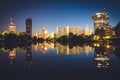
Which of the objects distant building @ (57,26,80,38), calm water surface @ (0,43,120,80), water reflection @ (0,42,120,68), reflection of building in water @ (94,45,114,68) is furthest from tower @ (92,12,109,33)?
calm water surface @ (0,43,120,80)

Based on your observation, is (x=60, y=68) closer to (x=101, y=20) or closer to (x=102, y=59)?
(x=102, y=59)

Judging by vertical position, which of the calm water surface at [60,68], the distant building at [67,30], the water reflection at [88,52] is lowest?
the calm water surface at [60,68]

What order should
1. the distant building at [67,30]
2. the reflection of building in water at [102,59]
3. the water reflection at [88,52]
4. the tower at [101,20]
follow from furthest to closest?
the distant building at [67,30], the tower at [101,20], the water reflection at [88,52], the reflection of building in water at [102,59]

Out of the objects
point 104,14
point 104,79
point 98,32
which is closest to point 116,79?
point 104,79

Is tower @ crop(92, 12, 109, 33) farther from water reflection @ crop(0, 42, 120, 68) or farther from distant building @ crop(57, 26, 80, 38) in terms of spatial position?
water reflection @ crop(0, 42, 120, 68)

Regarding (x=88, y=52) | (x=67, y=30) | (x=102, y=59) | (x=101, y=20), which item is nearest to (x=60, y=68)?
(x=102, y=59)

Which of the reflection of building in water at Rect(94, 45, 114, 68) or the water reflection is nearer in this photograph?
the reflection of building in water at Rect(94, 45, 114, 68)

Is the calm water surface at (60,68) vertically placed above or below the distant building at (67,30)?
below

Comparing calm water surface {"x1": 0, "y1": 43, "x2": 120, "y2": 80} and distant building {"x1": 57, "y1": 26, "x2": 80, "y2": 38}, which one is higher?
distant building {"x1": 57, "y1": 26, "x2": 80, "y2": 38}

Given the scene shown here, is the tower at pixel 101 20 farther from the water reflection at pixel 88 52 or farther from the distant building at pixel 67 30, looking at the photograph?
the water reflection at pixel 88 52

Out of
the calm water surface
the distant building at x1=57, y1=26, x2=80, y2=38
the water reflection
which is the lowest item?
the calm water surface

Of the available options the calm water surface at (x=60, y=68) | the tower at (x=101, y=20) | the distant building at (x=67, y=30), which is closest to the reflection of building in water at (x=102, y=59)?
the calm water surface at (x=60, y=68)

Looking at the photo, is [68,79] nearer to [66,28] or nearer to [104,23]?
[104,23]

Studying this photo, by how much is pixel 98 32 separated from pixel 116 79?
96.2 meters
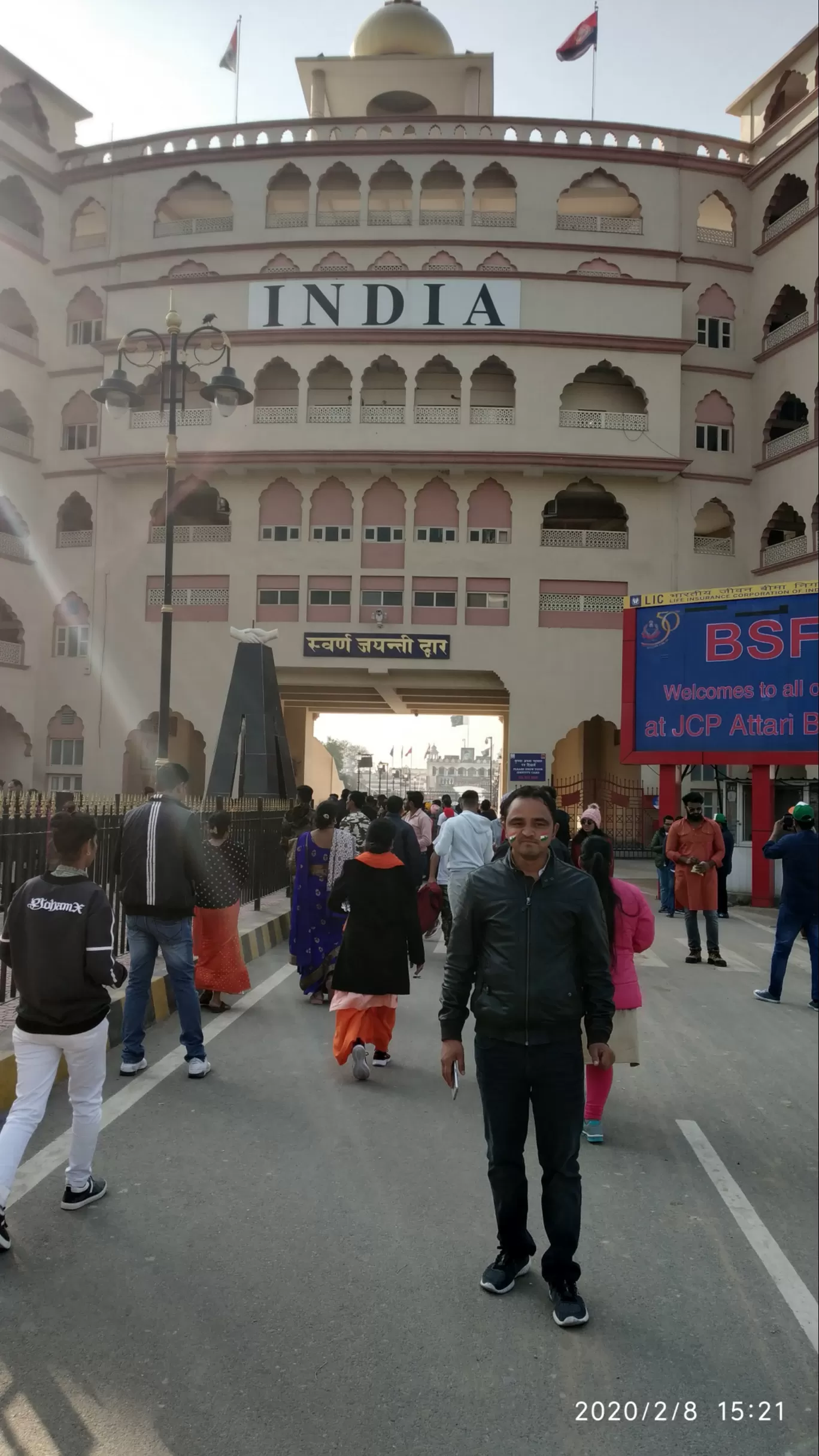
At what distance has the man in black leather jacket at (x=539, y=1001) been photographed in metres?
2.89

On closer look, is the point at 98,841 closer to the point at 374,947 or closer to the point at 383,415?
the point at 374,947

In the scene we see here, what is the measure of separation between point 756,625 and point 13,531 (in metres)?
22.0

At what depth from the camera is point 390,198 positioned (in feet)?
95.8

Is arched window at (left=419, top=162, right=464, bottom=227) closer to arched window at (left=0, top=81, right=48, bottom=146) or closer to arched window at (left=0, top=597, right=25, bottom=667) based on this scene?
arched window at (left=0, top=81, right=48, bottom=146)

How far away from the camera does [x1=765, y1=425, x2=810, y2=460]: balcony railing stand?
88.1 ft

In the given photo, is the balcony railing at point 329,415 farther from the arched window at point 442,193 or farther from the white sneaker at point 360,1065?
the white sneaker at point 360,1065

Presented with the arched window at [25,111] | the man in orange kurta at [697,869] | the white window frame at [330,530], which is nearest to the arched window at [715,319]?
the white window frame at [330,530]

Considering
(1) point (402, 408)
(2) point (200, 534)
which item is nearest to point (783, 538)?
(1) point (402, 408)

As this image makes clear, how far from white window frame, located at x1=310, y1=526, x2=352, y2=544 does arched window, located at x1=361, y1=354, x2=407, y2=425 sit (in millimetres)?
2956

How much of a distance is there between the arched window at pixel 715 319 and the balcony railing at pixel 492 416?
6.33 meters

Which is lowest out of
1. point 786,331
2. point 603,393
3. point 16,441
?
point 16,441

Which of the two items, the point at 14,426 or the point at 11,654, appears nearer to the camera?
the point at 11,654

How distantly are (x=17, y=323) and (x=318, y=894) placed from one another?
2841 centimetres

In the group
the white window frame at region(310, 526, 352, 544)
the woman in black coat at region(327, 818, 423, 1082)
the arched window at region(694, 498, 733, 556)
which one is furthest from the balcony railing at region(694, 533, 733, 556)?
the woman in black coat at region(327, 818, 423, 1082)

☆ ☆ ☆

▶ What is asked
Copy out everything from the line containing "Comparing calm water" down to the line containing "96.2 meters", keeping both of those lines and every character unchanged.

▶ Written solution
Comparing calm water surface {"x1": 0, "y1": 43, "x2": 120, "y2": 80} and distant building {"x1": 57, "y1": 26, "x2": 80, "y2": 38}, which one is higher?
distant building {"x1": 57, "y1": 26, "x2": 80, "y2": 38}

Given the scene shown here, is the tower at pixel 101 20 farther from the water reflection at pixel 88 52 or farther from the distant building at pixel 67 30, looking at the photograph?
the water reflection at pixel 88 52

Out of
the calm water surface
the distant building at x1=57, y1=26, x2=80, y2=38
the water reflection
which is the lowest item?
the calm water surface

Of the available options the calm water surface at (x=60, y=68) | the tower at (x=101, y=20) | the distant building at (x=67, y=30), which is closest to the reflection of building in water at (x=102, y=59)?
the calm water surface at (x=60, y=68)

Looking at the photo, is [68,79] nearer to [66,28] or nearer to [104,23]?
[104,23]

Studying this photo, by how much is pixel 98 32 separated from pixel 116 79?
96.2 meters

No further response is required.